今年パライゾへ旅立った3名を除くと、駐日パードレは37名。サンチェスがいなくなったから、滞日歴では私が最年長だ。

私はヴァリニャーノに命じられて、全員に召集をかけた。

超大物の再来と、世界の中心を見て帰ってきた日本人少年たちをひと目拝まんものと、大勢の信徒たちを引率してきた者も結構いる。

断りきれるものではないよな。それもわかる。

驚くのはむしろ、そんな日本人たちとも積極的に交流しようとするヴァリニャーノの姿勢だ。

めんどくさいし、キリがないだろうに、ヴァリニャーノは連日、かれらと対話した。

 

日本布教の実態をたしかめ駐在員たちの査定をするためだという狙いはわかっている。それにしても精力的だったし、日本人信徒たちからの支持率は天井知らずで跳ね上がった。

そんな姿を見せられると、この人に小細工で立ち向かおうなどという考えは起きなくなる。余計、恥を掻くのがオチだ。

日本人たちにも、日頃の思いをそのままぶつけたまえと敢えて言おう。この言い方なら、私に憂さをぶつけてくる輩も出にくいと思う。結果、私もたすかる。

 

合宿所はドン・プロタジオから邸を一軒、提供してもらった。追放令直後のフィラドでは狭い長屋で虱まみれになったものだが、それよりずっと広くて良い邸宅だった。

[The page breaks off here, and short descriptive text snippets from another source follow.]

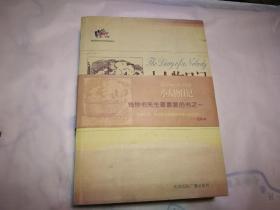 小人物日記(有腰封)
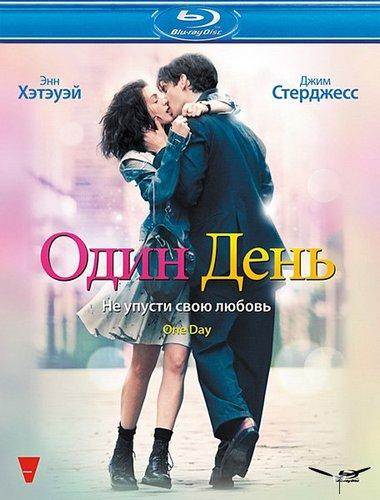 Один день / One Day (2011) HDRip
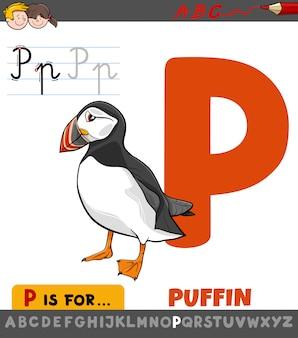 Foglio di lavoro della lettera p con l'uccello del puffino del fumetto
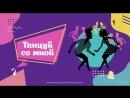 Программа поощрения 12 17 кампаний Танцуй со мной Юлия Лелеко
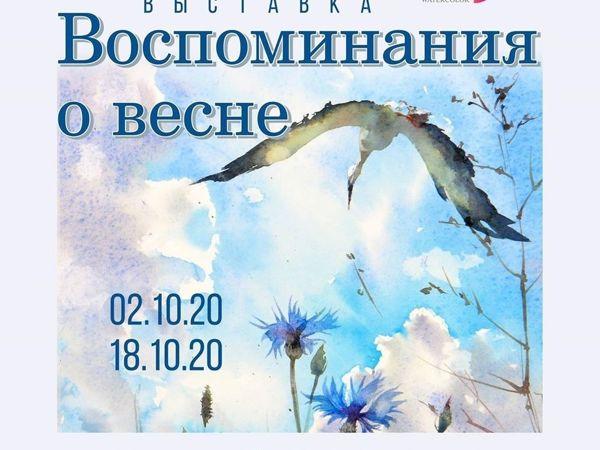 Воспоминания о весне — выставка художников-акварелистов! | Ярмарка Мастеров - ручная работа, handmade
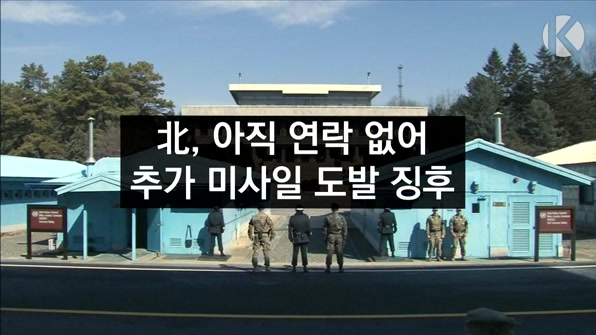 [라인뉴스] 北,아직 연락 없어…추가 미사일 도발 징후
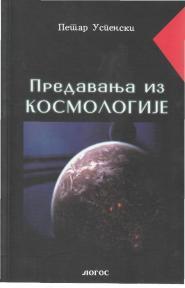 Predavanja iz kosmologije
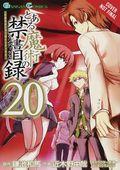 A Certain Magical Index GN (2015- A Yen Press Digest) 20-1ST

考えたら11年前ドン・プロタジオに授洗したのはヴァリニャーノだったし、今こそコンパニヤへ恩を売っておくのはアリマ領主として最も有望視できる投資に違いない。

 

そしていざ会議が始まると、この軟禁生活は数箇月あるいはもっとかかるだろうとすぐ皆が察した。

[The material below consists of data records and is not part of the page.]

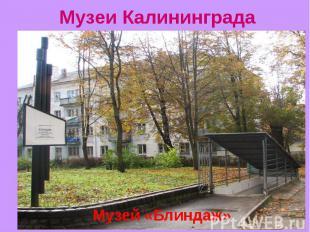 Музеи Калининграда Музей «Блиндаж»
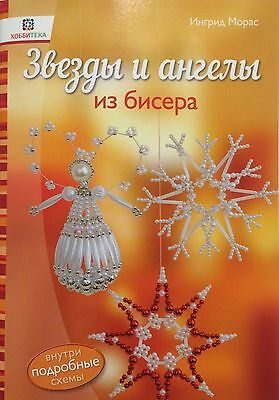 BEAD BEADING Stars & Angels Beaded Ingrid Moras Russian Book Magazine Christmas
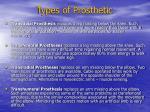 types of prosthetic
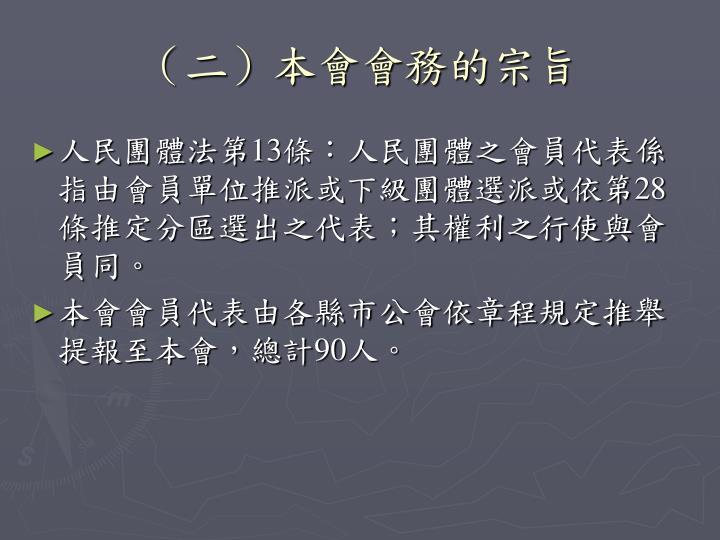 (二)本會會務的宗旨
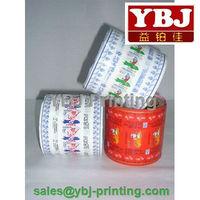 customized colorfull vacuum packing film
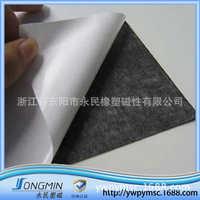 橡胶磁磁片裱胶橡胶磁软磁片环保橡胶磁片软磁材料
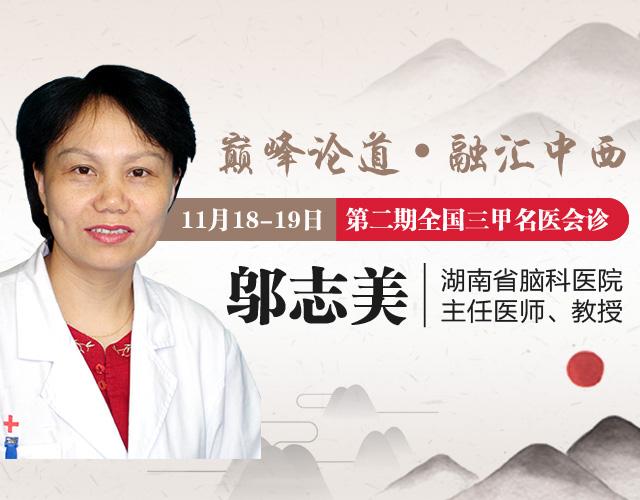 三甲专家来青岛安宁医院 为精神疾病患者联合会诊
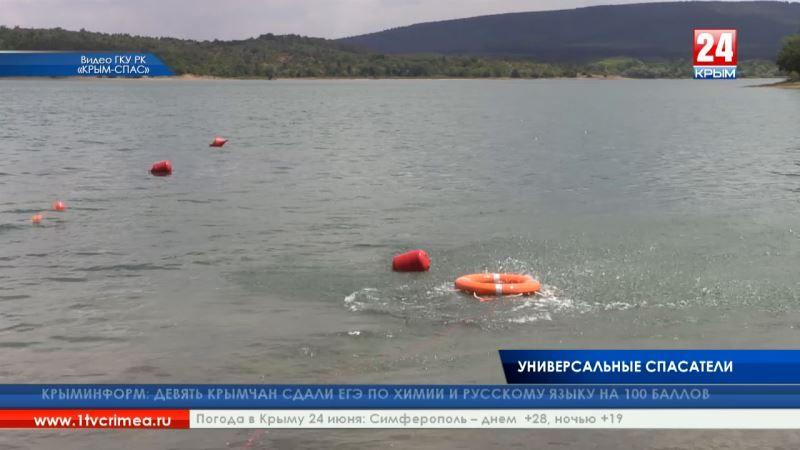 В Крыму завершилось первенство по многоборью среди аварийно-спасательных отрядов «КРЫМ-СПАС»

プロタジオには尋ねられるまで黙っていよう。よもや、立ち退きを求められることもあるまいとは思うが。

いつまで居座るつもりなのか?

それは、ヴァリニャーノ次第だ。

会議あるいは協議会と銘打たれてはいるが、実際これは裁判である。

最高審問官ヴァリニャーノが一切の進行を司る。彼が求めなければどんな発言も許されず、要求されれば遅滞なく意見あるいは証言を開陳せねばならない。

 

私は書記を命じられた。

私の発言は、書記その2が記述する。

毎日、鵞ペンを100本研いで議場に臨む。ヴァリニャーノは夕刻、これを全部読み、添削し、夜、私に清書を指示する。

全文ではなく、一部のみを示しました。